Увы, этим народам никогда уже не жить на Земле, точно так же, как не резвиться больше в водах северных морей стеллеровым морским коровам и беззащитным бескрылым гагаркам, безжалостно истребленным человеком в XVIII—XIX вв. Продолжают вымирать животные, продолжают вымирать и народы. Всего лишь несколько лет назад умерли последние убыхи, эяки, сиреникцы и камасинцы. Их уникальные языки больше не звучат. Кроме небольшого корпуса текстов, которые чудом успели записать несколько ученых-энтузиастов, сокровища их фольклора, традиций, мировоззрений для нас утеряны безвозвратно.

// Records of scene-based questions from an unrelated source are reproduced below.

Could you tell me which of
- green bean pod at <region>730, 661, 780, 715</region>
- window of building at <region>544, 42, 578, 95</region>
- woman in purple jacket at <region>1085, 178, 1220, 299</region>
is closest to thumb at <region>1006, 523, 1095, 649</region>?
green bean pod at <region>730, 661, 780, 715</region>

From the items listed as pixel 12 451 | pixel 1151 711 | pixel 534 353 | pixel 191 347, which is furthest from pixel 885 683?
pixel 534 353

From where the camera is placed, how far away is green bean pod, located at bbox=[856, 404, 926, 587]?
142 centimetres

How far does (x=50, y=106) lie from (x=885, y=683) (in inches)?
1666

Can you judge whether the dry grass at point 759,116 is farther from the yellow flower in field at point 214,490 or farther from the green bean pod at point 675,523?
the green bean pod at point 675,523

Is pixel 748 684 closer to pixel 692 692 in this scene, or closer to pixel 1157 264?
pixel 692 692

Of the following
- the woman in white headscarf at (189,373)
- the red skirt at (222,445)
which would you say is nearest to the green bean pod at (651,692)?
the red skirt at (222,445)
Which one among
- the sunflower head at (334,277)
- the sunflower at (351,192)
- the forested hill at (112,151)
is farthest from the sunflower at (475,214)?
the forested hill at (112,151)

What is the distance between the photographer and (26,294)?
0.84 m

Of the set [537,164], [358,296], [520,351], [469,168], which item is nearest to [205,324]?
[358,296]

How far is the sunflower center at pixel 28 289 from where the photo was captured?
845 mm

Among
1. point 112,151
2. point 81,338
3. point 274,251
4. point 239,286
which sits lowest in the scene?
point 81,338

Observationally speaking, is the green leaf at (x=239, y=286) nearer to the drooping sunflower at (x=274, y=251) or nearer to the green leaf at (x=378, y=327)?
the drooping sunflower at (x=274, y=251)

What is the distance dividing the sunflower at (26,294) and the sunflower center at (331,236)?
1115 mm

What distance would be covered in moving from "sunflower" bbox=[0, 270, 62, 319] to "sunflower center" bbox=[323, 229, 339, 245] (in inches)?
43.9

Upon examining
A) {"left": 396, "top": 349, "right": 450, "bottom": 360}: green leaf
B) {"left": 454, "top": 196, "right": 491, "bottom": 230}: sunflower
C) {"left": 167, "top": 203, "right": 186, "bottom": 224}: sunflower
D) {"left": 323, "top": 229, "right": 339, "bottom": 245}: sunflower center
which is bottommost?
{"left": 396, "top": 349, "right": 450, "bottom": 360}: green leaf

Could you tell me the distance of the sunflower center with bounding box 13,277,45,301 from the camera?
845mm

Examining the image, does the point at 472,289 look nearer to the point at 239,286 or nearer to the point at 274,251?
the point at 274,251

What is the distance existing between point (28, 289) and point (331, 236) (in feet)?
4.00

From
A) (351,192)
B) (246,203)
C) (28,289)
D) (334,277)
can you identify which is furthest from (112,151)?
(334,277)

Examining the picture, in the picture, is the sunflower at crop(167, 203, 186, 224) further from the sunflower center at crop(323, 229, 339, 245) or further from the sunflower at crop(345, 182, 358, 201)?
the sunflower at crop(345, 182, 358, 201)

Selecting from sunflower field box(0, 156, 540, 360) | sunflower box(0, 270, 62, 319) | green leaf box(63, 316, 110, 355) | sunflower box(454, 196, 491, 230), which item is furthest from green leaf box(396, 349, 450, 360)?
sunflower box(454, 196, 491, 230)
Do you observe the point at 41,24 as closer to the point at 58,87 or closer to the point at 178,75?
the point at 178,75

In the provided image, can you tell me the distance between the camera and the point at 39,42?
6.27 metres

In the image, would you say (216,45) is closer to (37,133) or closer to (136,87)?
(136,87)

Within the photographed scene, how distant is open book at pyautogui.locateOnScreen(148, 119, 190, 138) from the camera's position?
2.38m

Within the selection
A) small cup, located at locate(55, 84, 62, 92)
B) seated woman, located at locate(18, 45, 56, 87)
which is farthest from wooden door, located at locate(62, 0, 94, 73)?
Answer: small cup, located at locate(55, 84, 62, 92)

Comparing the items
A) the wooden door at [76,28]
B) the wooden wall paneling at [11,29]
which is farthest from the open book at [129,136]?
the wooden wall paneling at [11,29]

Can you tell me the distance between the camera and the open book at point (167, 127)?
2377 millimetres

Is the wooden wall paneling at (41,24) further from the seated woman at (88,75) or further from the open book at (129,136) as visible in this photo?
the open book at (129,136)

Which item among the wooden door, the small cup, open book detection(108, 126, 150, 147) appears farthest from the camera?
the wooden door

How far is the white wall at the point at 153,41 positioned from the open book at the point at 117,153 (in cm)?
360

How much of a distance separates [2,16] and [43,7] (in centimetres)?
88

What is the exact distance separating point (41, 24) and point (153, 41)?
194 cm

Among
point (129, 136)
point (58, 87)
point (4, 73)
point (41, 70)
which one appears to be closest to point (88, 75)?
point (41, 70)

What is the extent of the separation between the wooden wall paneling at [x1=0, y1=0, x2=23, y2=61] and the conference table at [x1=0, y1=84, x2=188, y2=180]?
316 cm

Все больше и больше животных заносится в Красную книгу. Все больше людей начинают понимать, что каждый вымерший вид — невосполнимая потеря для генофонда планеты. Ценой огромных усилий энтузиастов, ценой немалых денежных затрат спасена и начинает восстанавливаться популяция эндемического гавайского гуся нене. Судьба арктического журавля стерха висит на волоске, все еще неясно, удастся ли его спасти от вымирания. Но неужели судьба кетского или нивхского народа, их языков, каждый из которых представляет собой особую семью и таит ключ ко многим загадкам древней этнической истории Евразии, их абсолютно уникальных, бесценных для понимания архетипического мышления мифологий представляет для человечества меньшую ценность, чем нене и стерхи?
Как реалист я понимаю, что и животные, и растения, и народы вымирают и будут продолжать вымирать. Но я понимаю также, что это происходит вовсе не в результате некоего оккультно-мистического "исчерпания своего исторического ресурса", а в результате наступления наглой, безответственной, всесильной, хищнической предпринимательской политиканствующей стихии.

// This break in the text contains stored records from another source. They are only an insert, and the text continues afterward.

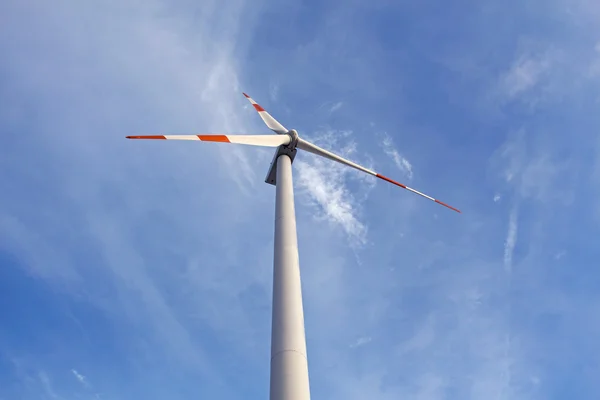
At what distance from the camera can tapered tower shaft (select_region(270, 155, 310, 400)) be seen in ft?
42.5

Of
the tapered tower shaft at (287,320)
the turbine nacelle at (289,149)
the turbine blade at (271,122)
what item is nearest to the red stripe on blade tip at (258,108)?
the turbine blade at (271,122)

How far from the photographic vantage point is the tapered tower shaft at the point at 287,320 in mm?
12945

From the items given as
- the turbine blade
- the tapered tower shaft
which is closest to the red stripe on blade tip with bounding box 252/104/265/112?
the turbine blade

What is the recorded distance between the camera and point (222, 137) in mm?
23594

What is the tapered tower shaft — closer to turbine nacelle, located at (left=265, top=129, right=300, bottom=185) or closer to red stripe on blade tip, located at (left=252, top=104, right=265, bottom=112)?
turbine nacelle, located at (left=265, top=129, right=300, bottom=185)

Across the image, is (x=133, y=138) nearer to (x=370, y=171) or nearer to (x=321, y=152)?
(x=321, y=152)

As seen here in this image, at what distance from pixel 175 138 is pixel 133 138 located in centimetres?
226

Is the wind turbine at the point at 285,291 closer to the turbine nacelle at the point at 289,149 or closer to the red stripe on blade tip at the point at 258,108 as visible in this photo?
the turbine nacelle at the point at 289,149

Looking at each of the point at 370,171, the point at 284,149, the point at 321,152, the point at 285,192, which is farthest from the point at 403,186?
the point at 285,192

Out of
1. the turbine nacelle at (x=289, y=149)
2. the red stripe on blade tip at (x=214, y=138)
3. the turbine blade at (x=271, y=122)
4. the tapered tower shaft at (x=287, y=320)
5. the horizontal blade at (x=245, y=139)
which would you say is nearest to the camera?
the tapered tower shaft at (x=287, y=320)

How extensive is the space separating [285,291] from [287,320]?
1.28 metres

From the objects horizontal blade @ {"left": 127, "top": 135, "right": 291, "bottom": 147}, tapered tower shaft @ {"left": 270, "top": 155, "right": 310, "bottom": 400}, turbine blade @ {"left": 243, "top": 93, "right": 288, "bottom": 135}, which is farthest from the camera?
turbine blade @ {"left": 243, "top": 93, "right": 288, "bottom": 135}

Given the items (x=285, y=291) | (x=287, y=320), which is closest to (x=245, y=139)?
(x=285, y=291)

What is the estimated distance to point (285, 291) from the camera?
1564cm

Я понимаю, что усилия немногих патриотов и энтузиастов не могут этой стихии эффективно противостоять, по крайней мере в ближайшие десятилетия, и особенно в России. Но понимать это больно. Еще больнее осознавать, что люди, работающие в нашей специальности, заслуженно носящие звание антрополога-профессионала, могут, прикрываясь псевдолиберальными фразами о "свободном самоопределении на индивидуальном уровне" (как будто может оно сегодня быть для манси, кета или удэгейца!), всерьез пытаться уверить нас, что не будет большой беды в "прекращении воспроизводства историко-культурной традиции", что "это будет, наверное, лучше для людей, чем во имя сохранения этноса превращать его в музейный экспонат, ограждать от внешних влияний, сооружать этническое государство". Грустно жить на этом свете, господа!